Records to use ::
------------------------------------
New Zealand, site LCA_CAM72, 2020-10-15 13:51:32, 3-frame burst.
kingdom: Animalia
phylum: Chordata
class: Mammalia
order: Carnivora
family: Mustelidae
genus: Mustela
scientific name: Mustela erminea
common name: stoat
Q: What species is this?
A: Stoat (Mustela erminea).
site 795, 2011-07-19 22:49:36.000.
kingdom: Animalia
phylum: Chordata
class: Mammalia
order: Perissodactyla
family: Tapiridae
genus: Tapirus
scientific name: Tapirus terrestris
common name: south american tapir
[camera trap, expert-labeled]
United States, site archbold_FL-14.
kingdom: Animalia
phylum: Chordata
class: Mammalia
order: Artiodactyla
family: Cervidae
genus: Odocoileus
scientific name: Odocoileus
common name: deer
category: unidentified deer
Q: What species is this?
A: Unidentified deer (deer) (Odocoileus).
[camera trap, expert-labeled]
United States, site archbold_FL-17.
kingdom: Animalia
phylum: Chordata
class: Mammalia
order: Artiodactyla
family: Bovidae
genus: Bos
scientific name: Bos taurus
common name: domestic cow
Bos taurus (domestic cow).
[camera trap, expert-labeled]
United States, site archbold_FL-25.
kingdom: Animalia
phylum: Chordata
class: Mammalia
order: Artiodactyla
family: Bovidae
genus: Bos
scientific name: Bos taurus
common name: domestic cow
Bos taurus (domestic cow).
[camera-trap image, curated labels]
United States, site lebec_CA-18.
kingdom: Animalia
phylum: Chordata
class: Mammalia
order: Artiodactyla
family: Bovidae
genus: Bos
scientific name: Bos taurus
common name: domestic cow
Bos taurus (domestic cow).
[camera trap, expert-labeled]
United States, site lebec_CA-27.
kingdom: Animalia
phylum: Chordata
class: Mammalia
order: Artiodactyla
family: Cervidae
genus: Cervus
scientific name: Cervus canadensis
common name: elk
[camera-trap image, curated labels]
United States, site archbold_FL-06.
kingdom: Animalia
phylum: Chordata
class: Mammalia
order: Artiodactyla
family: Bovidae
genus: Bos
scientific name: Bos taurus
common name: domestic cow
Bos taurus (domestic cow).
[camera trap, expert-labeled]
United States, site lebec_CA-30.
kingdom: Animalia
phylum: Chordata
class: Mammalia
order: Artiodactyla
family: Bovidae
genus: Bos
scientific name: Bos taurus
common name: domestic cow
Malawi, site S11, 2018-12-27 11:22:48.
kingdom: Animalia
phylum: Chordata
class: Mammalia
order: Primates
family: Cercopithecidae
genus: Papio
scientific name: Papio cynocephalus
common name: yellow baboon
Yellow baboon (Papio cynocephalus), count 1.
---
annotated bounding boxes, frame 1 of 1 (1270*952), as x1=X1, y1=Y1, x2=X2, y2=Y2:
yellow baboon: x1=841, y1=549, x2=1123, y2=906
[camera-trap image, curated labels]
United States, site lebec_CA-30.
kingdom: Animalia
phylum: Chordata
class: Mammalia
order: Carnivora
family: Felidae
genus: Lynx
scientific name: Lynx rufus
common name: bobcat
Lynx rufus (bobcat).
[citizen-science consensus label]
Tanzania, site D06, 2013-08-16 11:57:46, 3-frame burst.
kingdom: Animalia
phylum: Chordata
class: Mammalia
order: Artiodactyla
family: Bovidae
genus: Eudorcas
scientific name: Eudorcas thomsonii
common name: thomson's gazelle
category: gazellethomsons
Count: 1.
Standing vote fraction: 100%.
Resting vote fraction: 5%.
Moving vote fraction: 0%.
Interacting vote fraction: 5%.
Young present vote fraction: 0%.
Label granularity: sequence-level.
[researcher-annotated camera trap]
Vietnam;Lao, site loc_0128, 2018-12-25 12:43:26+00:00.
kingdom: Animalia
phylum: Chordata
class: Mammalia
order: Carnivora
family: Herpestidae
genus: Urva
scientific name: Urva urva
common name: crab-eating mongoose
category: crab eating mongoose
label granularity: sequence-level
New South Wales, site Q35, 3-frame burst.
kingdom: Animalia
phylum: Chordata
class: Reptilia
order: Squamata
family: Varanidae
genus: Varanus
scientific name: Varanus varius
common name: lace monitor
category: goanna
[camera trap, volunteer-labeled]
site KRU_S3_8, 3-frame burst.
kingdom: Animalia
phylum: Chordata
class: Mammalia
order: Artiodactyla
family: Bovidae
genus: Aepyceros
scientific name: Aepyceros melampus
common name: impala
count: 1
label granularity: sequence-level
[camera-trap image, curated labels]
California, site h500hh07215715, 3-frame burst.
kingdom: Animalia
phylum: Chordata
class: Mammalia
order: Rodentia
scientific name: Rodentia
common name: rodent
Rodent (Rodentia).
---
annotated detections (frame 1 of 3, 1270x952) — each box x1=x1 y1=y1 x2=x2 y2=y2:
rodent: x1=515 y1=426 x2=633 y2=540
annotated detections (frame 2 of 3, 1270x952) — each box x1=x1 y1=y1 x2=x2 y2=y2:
------------------------------------
What you are asked to do :: The material should be transcribed exactly, every line included.

Output ::
New Zealand, site LCA_CAM72, 2020-10-15 13:51:32, 3-frame burst.
kingdom: Animalia
phylum: Chordata
class: Mammalia
order: Carnivora
family: Mustelidae
genus: Mustela
scientific name: Mustela erminea
common name: stoat
Q: What species is this?
A: Stoat (Mustela erminea).
site 795, 2011-07-19 22:49:36.000.
kingdom: Animalia
phylum: Chordata
class: Mammalia
order: Perissodactyla
family: Tapiridae
genus: Tapirus
scientific name: Tapirus terrestris
common name: south american tapir
[camera trap, expert-labeled]
United States, site archbold_FL-14.
kingdom: Animalia
phylum: Chordata
class: Mammalia
order: Artiodactyla
family: Cervidae
genus: Odocoileus
scientific name: Odocoileus
common name: deer
category: unidentified deer
Q: What species is this?
A: Unidentified deer (deer) (Odocoileus).
[camera trap, expert-labeled]
United States, site archbold_FL-17.
kingdom: Animalia
phylum: Chordata
class: Mammalia
order: Artiodactyla
family: Bovidae
genus: Bos
scientific name: Bos taurus
common name: domestic cow
Bos taurus (domestic cow).
[camera trap, expert-labeled]
United States, site archbold_FL-25.
kingdom: Animalia
phylum: Chordata
class: Mammalia
order: Artiodactyla
family: Bovidae
genus: Bos
scientific name: Bos taurus
common name: domestic cow
Bos taurus (domestic cow).
[camera-trap image, curated labels]
United States, site lebec_CA-18.
kingdom: Animalia
phylum: Chordata
class: Mammalia
order: Artiodactyla
family: Bovidae
genus: Bos
scientific name: Bos taurus
common name: domestic cow
Bos taurus (domestic cow).
[camera trap, expert-labeled]
United States, site lebec_CA-27.
kingdom: Animalia
phylum: Chordata
class: Mammalia
order: Artiodactyla
family: Cervidae
genus: Cervus
scientific name: Cervus canadensis
common name: elk
[camera-trap image, curated labels]
United States, site archbold_FL-06.
kingdom: Animalia
phylum: Chordata
class: Mammalia
order: Artiodactyla
family: Bovidae
genus: Bos
scientific name: Bos taurus
common name: domestic cow
Bos taurus (domestic cow).
[camera trap, expert-labeled]
United States, site lebec_CA-30.
kingdom: Animalia
phylum: Chordata
class: Mammalia
order: Artiodactyla
family: Bovidae
genus: Bos
scientific name: Bos taurus
common name: domestic cow
Malawi, site S11, 2018-12-27 11:22:48.
kingdom: Animalia
phylum: Chordata
class: Mammalia
order: Primates
family: Cercopithecidae
genus: Papio
scientific name: Papio cynocephalus
common name: yellow baboon
Yellow baboon (Papio cynocephalus), count 1.
---
annotated bounding boxes, frame 1 of 1 (1270*952), as x1=X1, y1=Y1, x2=X2, y2=Y2:
yellow baboon: x1=841, y1=549, x2=1123, y2=906
[camera-trap image, curated labels]
United States, site lebec_CA-30.
kingdom: Animalia
phylum: Chordata
class: Mammalia
order: Carnivora
family: Felidae
genus: Lynx
scientific name: Lynx rufus
common name: bobcat
Lynx rufus (bobcat).
[citizen-science consensus label]
Tanzania, site D06, 2013-08-16 11:57:46, 3-frame burst.
kingdom: Animalia
phylum: Chordata
class: Mammalia
order: Artiodactyla
family: Bovidae
genus: Eudorcas
scientific name: Eudorcas thomsonii
common name: thomson's gazelle
category: gazellethomsons
Count: 1.
Standing vote fraction: 100%.
Resting vote fraction: 5%.
Moving vote fraction: 0%.
Interacting vote fraction: 5%.
Young present vote fraction: 0%.
Label granularity: sequence-level.
[researcher-annotated camera trap]
Vietnam;Lao, site loc_0128, 2018-12-25 12:43:26+00:00.
kingdom: Animalia
phylum: Chordata
class: Mammalia
order: Carnivora
family: Herpestidae
genus: Urva
scientific name: Urva urva
common name: crab-eating mongoose
category: crab eating mongoose
label granularity: sequence-level
New South Wales, site Q35, 3-frame burst.
kingdom: Animalia
phylum: Chordata
class: Reptilia
order: Squamata
family: Varanidae
genus: Varanus
scientific name: Varanus varius
common name: lace monitor
category: goanna
[camera trap, volunteer-labeled]
site KRU_S3_8, 3-frame burst.
kingdom: Animalia
phylum: Chordata
class: Mammalia
order: Artiodactyla
family: Bovidae
genus: Aepyceros
scientific name: Aepyceros melampus
common name: impala
count: 1
label granularity: sequence-level
[camera-trap image, curated labels]
California, site h500hh07215715, 3-frame burst.
kingdom: Animalia
phylum: Chordata
class: Mammalia
order: Rodentia
scientific name: Rodentia
common name: rodent
Rodent (Rodentia).
---
annotated detections (frame 1 of 3, 1270x952) — each box x1=x1 y1=y1 x2=x2 y2=y2:
rodent: x1=515 y1=426 x2=633 y2=540
annotated detections (frame 2 of 3, 1270x952) — each box x1=x1 y1=y1 x2=x2 y2=y2:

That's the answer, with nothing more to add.